For firms that serve institutional landlords or REITs with large lease portfolios, EezyAutomation offers ongoing lease management: as new leases are executed or existing leases are amended, the abstractions update automatically, maintaining a current database of all lease terms across the portfolio.
Matter-Based Financial Reporting: Understanding True Profitability
Law firm financial management has a measurement problem: the metrics that firms track do not tell the story that partners need to hear. Revenue per lawyer, realization rate, and average billing rate are all useful indicators, but they do not answer the fundamental question: which matters, which clients, and which practice areas are actually profitable after accounting for the full cost of service delivery?
The gap between top-line revenue and true profitability is filled with hidden costs. Write-offs and write-downs reduce realized revenue below billed revenue. Associate salaries, benefits, and training costs must be allocated to the matters those associates work on. Overhead — rent, technology, support staff, insurance — must be distributed across practice areas in a way that reflects actual resource consumption. And the cost of unrealized WIP — time recorded but not yet billed — represents capital tied up in work that may or may not convert to revenue.
EezyFinance brings matter-level profitability analysis to firms that have historically relied on revenue-based metrics. The system integrates time and billing data from the firm's practice management system with expense data from the general ledger, applying configurable allocation models to distribute direct costs (associate compensation, disbursements) and indirect costs (overhead, support staff) to individual matters.
The result is a profitability view that reveals patterns invisible in revenue-only reporting. A high-revenue client might be unprofitable after accounting for chronic write-downs, excessive associate turnover on their matters, and above-average administrative support requirements. A mid-revenue practice area might be the firm's most profitable when measured on a per-partner-hour basis. An alternative fee arrangement that appeared to discount the firm's standard rates might actually be more profitable than hourly billing when realization and collection risk are factored in.
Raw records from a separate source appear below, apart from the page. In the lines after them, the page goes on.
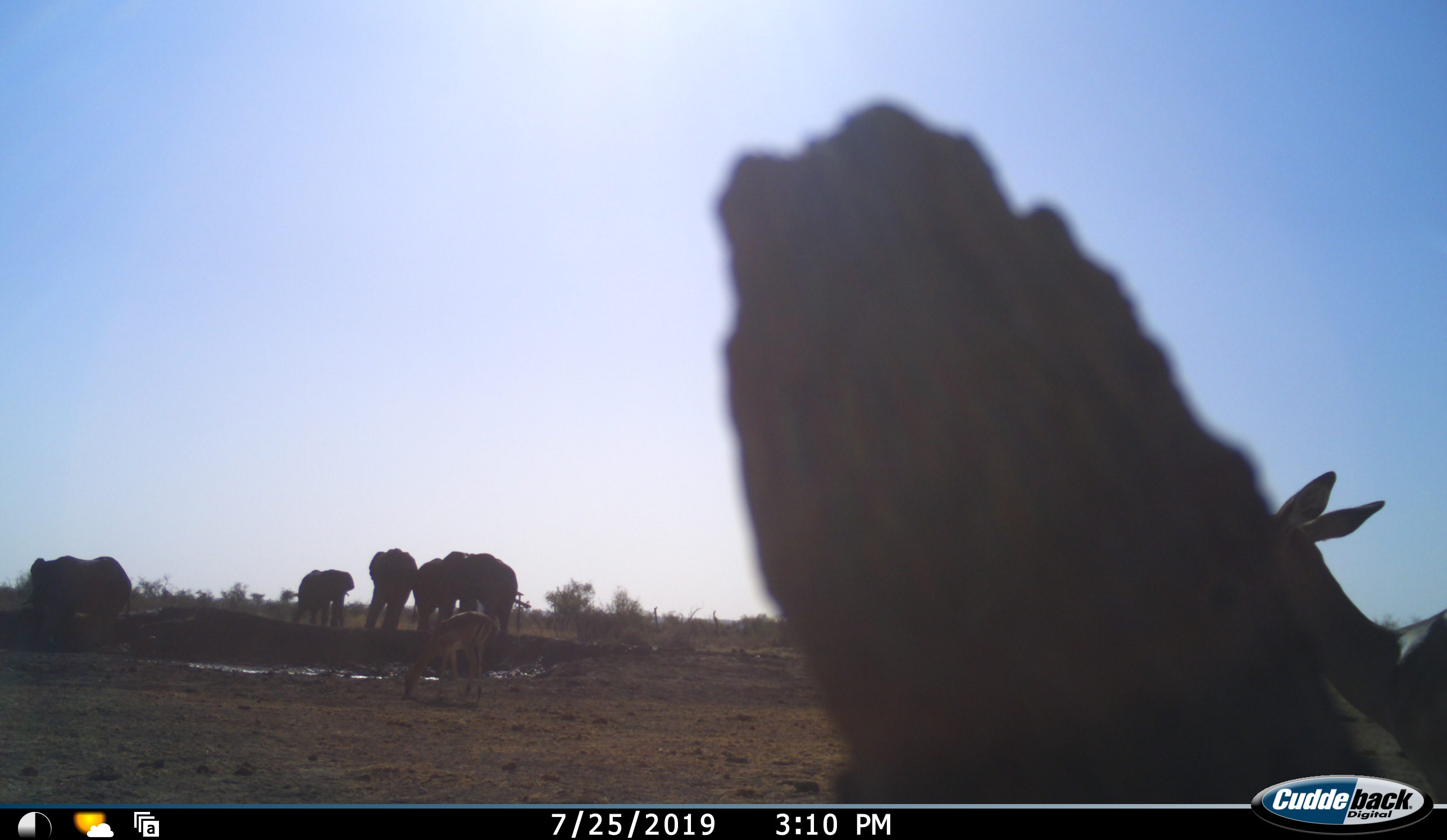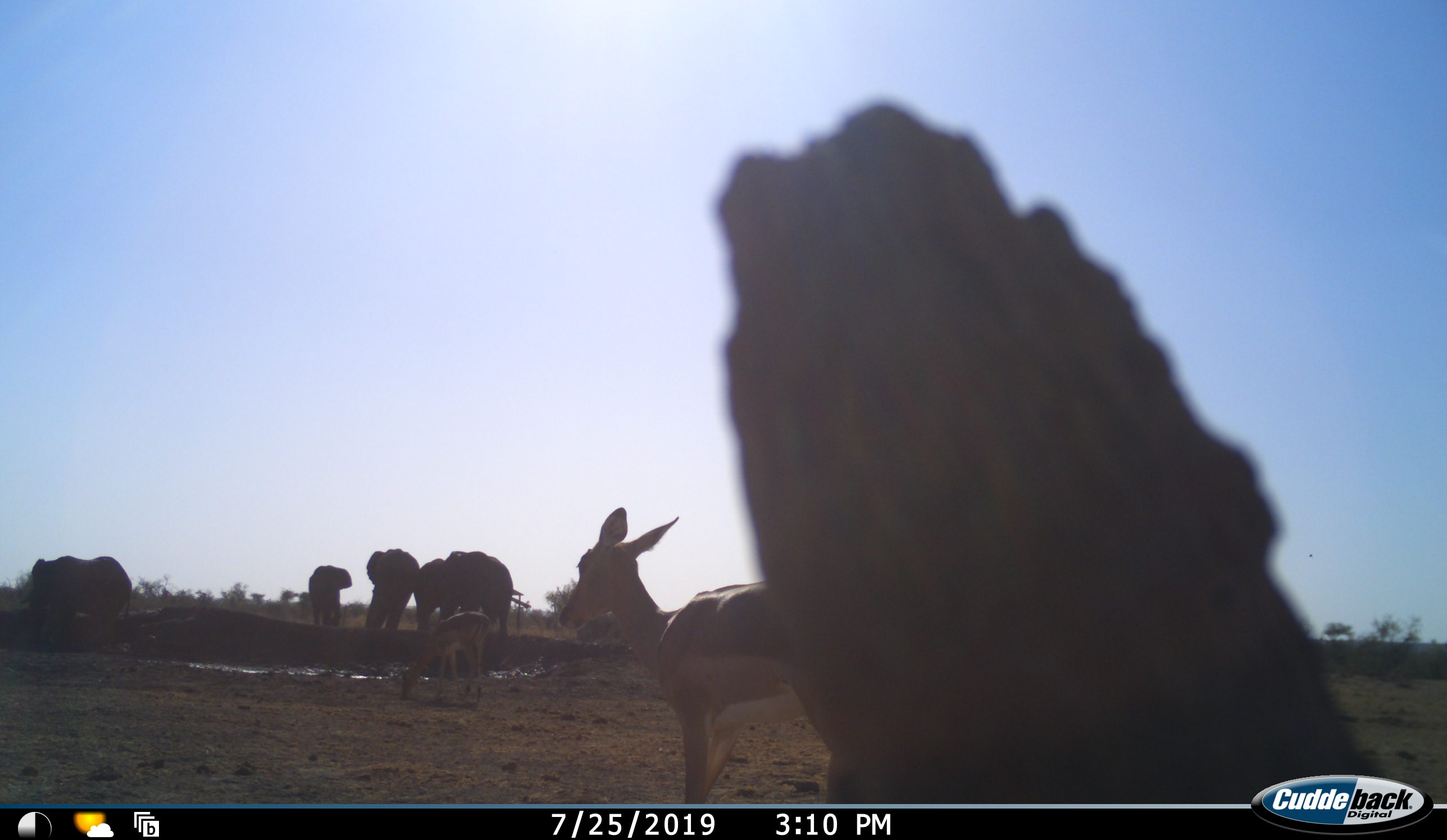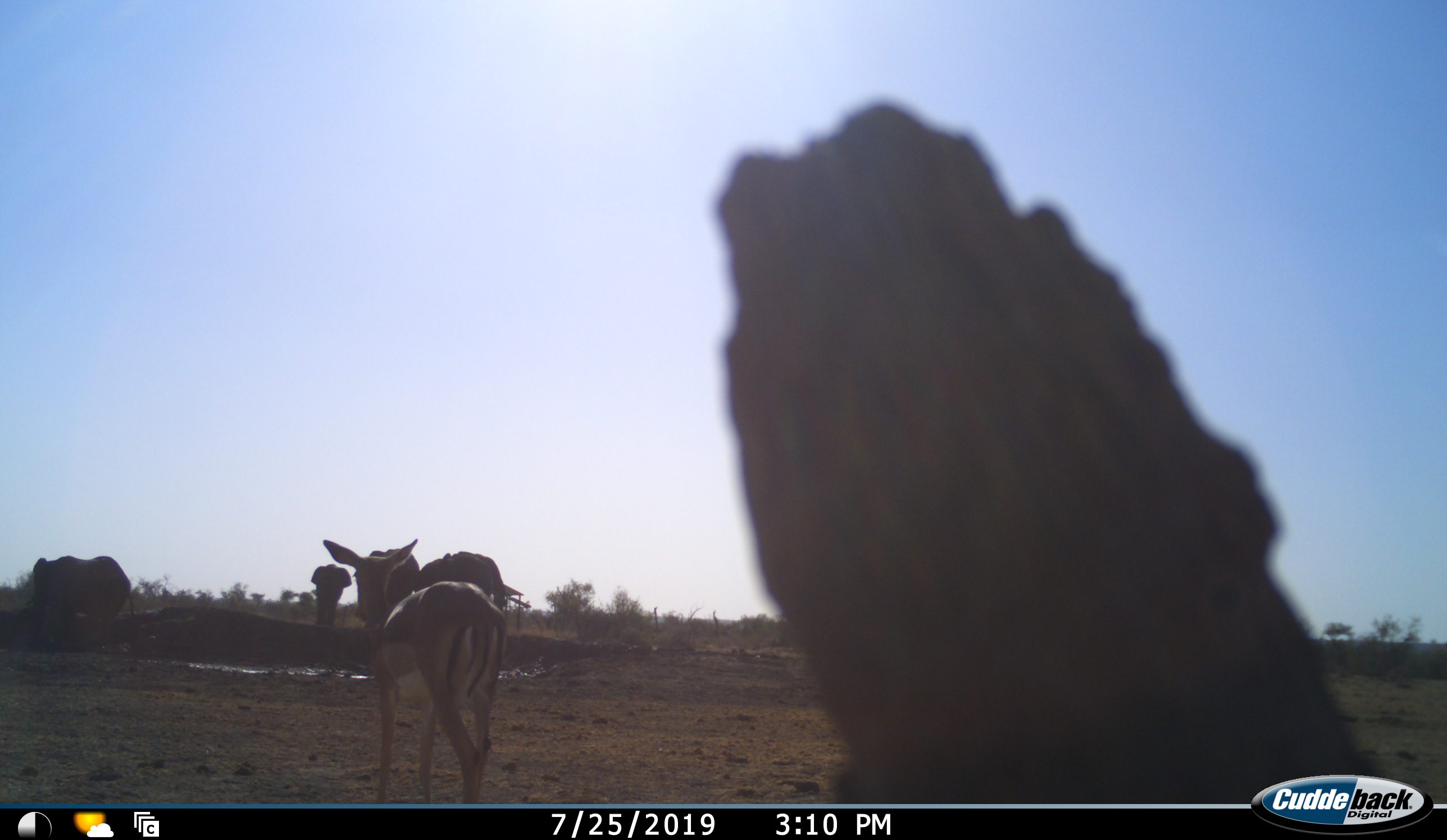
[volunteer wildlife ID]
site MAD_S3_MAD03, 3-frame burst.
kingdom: Animalia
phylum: Chordata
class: Mammalia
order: Proboscidea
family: Elephantidae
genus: Loxodonta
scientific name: Loxodonta africana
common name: african bush elephant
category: elephant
Elephant (african bush elephant) (Loxodonta africana), count 5. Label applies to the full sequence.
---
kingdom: Animalia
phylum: Chordata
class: Mammalia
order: Artiodactyla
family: Bovidae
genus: Aepyceros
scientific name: Aepyceros melampus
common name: impala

For managing partners and compensation committees, this data transforms decision-making. Partner compensation can be tied to profitability rather than origination alone. Lateral hiring decisions can be evaluated against the actual profitability of the practice area being expanded. Client acceptance and continuation decisions can incorporate profitability data alongside revenue projections. And pricing negotiations with clients can be grounded in real cost data rather than intuition.